Microsoft-owned GitHub is facing growing criticism from developers after announcing a major change to the pricing structure of its AI coding assistant, GitHub Copilot. The platform is transitioning from a fixed subscription-based model to a token-based billing system, a move that many users fear could significantly increase their monthly expenses.
Under the new framework, users will be charged based on the number of AI tokens consumed during coding sessions rather than paying a predictable flat fee. The revised pricing system is scheduled to take effect from June 1 and reflects a broader industry trend as AI companies attempt to align pricing with the increasing computational costs of advanced generative AI tools.
The announcement has triggered widespread debate among developers, particularly on Reddit and X, where users have shared concerns about potentially steep increases in operating costs. Several developers posted screenshots estimating dramatic jumps in monthly bills under the new usage-based structure.
“What a joke. This new usage model is just stupidly expensive. I’m adjusting mine by cancelling. At that cost, it is no longer cost-effective or useful in any practical way,” wrote one Reddit user who claimed their monthly cost could rise from approximately $29 to nearly $750.
Another user expressed similar frustration, stating, “WOW, didn’t expect new pricing model to be this ridiculous,” while sharing an image that appeared to show costs increasing from around $50 to nearly $3,000 per month.
GitHub has explained that the change is linked to the growing use of advanced AI-powered coding workflows.

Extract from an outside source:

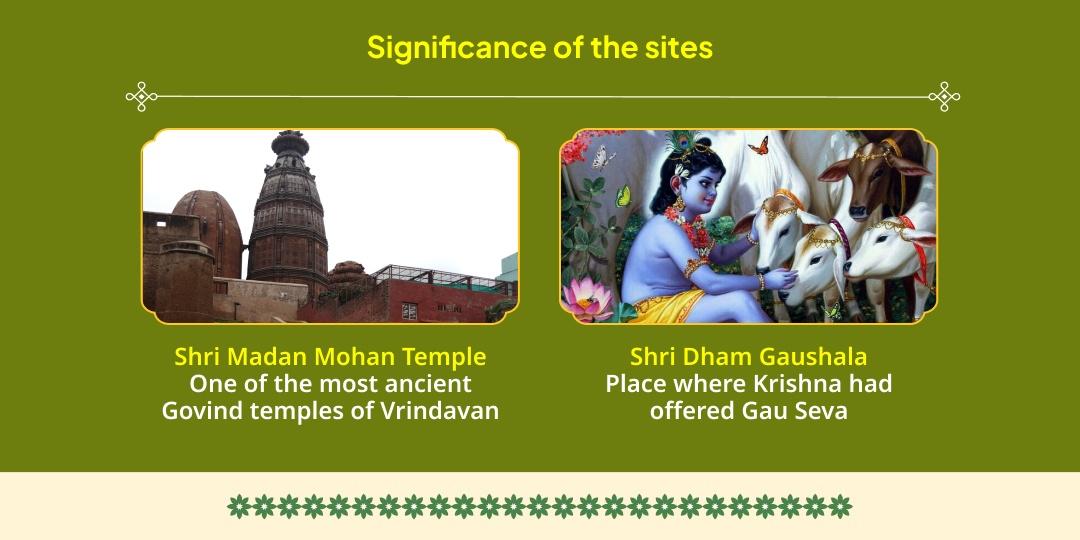 Significance of the sites

Shri Madan Mohan Temple
One of the most ancient Govind temples of Vrindavan

Shri Dham Gaushala
Place where Krishna had offered Gau Seva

Unlike traditional autocomplete features, newer agent-based coding systems require substantially greater computing resources and consume far more tokens during extended tasks. As a result, the company is replacing its previous request-based structure with a system based on actual token consumption.
However, not all developers agree that the new pricing will affect everyone equally. Some users argue that only those heavily relying on AI-generated coding sessions are likely to experience major cost increases.

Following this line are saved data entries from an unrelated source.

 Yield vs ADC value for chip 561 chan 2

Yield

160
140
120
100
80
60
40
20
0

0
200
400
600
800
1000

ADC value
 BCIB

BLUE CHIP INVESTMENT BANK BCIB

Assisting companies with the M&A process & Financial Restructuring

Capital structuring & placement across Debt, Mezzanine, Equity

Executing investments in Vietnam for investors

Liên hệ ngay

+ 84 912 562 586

“The vast difference between some of us working all day and still barely having overage and then these screenshots. I struggle to believe it’s complexity differences in the workload. The only way it gets crazy like that is if you are purely ‘vibe coding’ with a ton of bloated iterations,” one user commented.
The controversy highlights a growing challenge across the AI industry as companies balance expanding AI capabilities with the rising infrastructure costs required to support increasingly complex and resource-intensive tools. While large enterprises may be able to absorb the additional expenses, smaller businesses, independent developers, and startups are expected to feel the financial impact more sharply.